- **EXTRAIT DE PAGE**:
■ ■ ■ ■ ■ ■ ■

L’Ukraine serait-elle l’Allemagne du XXIe siècle ?

Les accords de Minsk 2 signés le 12 février réaffirment le «plein respect de la souveraineté et de l’intégrité territoriale de l’Ukraine» tout en entérinant de fait les conquêtes territoriales des séparatistes prorusses. De façon générale, depuis un an, l’intégrité de l’Ukraine semble d’autant plus affirmée dans les déclarations officielles qu’elle s’efface sur le terrain. Si cette scission, qui ne dit pas son nom, devait s’avérer durable, elle appellerait immanquablement une comparaison historique : la séparation progressive de l’Allemagne en deux, au lendemain de la Seconde Guerre mondiale.

L’annexion de la Crimée avait, en son temps, suscité de vifs débats quant à l’opportunité de la comparaison avec la crise des Sudètes de 1938. Au sujet du conflit dans le Donbass, la chancelière Merkel a récemment proposé une analogie moins polémique en évoquant le cas de l’Allemagne de l’Est, dont elle est originaire. Il s’agissait pour la chancelière de souligner que la force n’avait pas été la solution à la division de l’Allemagne, et ne résoudrait pas davantage la division de l’Ukraine. Cependant, l’analogie mérite d’être approfondie.

En Allemagne aussi, la marche vers la scission se fit à reculons.

En 1945, les alliés victorieux envisageaient d’administrer conjointement le pays, dans le cadre d’un Conseil de contrôle allié, et de signer, à terme, un traité de paix avec un nouveau gouvernement allemand. En 1946, le ministre des Affaires étrangères soviétique, Molotov, et son homologue américain, Byrnes, se déclaraient encore favorables à l’unité allemande. Pourtant, un problème de taille allait progressivement vider ces mots de leur contenu.

En ce début de guerre froide, chaque camp craignait par-dessus tout que son rival ne réalise l’unité allemande à son profit, afin de s’en servir comme tête de pont. Soviétiques et Occidentaux privilégièrent donc la consolidation de leurs zones d’occupation respectives.

En 1948, le Conseil de contrôle allié cessa de fonctionner.

En 1949, deux Etats allemands furent proclamés, un à l’Ouest, un à l’Est. En somme, tout le monde était pour l’unité allemande, mais personne n’était prêt à en prendre le risque.

Ce scénario peut-il nous aider à penser l’avenir de la question ukrainienne ? Comme dans le cas allemand, il est permis de penser que les Russes ne souhaitent pas plus diviser l’Ukraine que les Européens. Cependant, leur principale crainte est que la réunification ukrainienne sous l’autorité d’un gouvernement central pro-européen ne se traduise à terme par l’élimination de leur influence dans le pays.

■ ■ ■ ■ ■ ■ ■

- **CONTENU DES DONNÉES**:
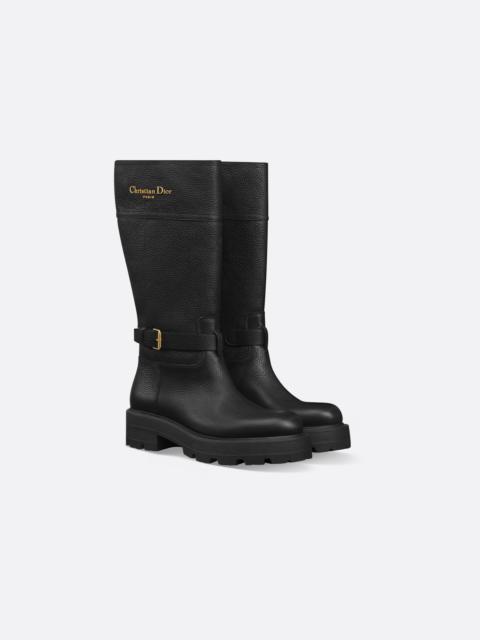 Dior D-Town Boot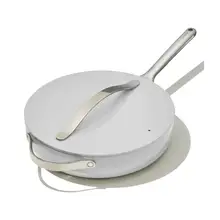 Product image of Caraway Nonstick Ceramic Sauté Pan with Lid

■ ■ ■ ■ ■ ■ ■

- **EXERCICES À RÉALISER**:
• a. D’après le texte sur l’Ukraine et l’Allemagne, en quelle année le Conseil de contrôle allié cessa-t-il de fonctionner ?
• b. Prolongez le texte sur l’Ukraine et l’Allemagne à partir de sa dernière phrase.

- **RÉPONSES PROPOSÉES**:
• a. En 1948.

• b.
De la même façon, il y a un an, lors des manifestations de Maidan, les Occidentaux ne pouvaient admettre qu’une population largement pro-européenne soit réprimée par un gouvernement lié à Moscou.

Comme en 1946, la question est : «Est-il possible de faire coexister deux sphères d’influence dans un seul Etat ?» La solution fédéraliste envisagée par certains ne serait peut-être qu’une solution transitoire, car la défiance entre les camps risque d’aboutir à la même paralysie institutionnelle que celle que connut le Conseil de contrôle allié en Allemagne. Même si les diplomates continuent à proclamer leur attachement à l’intégrité territoriale de l’Ukraine, il est possible que la scission en deux Etats se révèle à terme la seule solution stable.

Ce scénario devrait inciter les Européens à réfléchir à leur mode d’action.

Imposer à la Russie de coûteuses sanctions économiques ne pourra jamais constituer une réponse à un problème de long terme. Une alternative pourrait s’inspirer de la politique suivie par les Occidentaux en Allemagne : ne pas lutter contre la division, mais consolider une Allemagne de l’Ouest tournée vers l’Europe. En aidant l’Ukraine pro-européenne à rebâtir et à défendre un Etat et une économie viables même en cas de sécession des régions prorusses, l’Union européenne pourrait, tout à la fois, œuvrer à la construction d’une paix durable, stabiliser son voisinage et affirmer son rôle international.

Si la division de l’Allemagne a rendu possible la naissance de la construction européenne au XXe siècle, une nouvelle ruse de l’histoire pourrait ainsi aboutir à ce que la division de l’Ukraine lui offre un nouveau souffle au XXIe siècle.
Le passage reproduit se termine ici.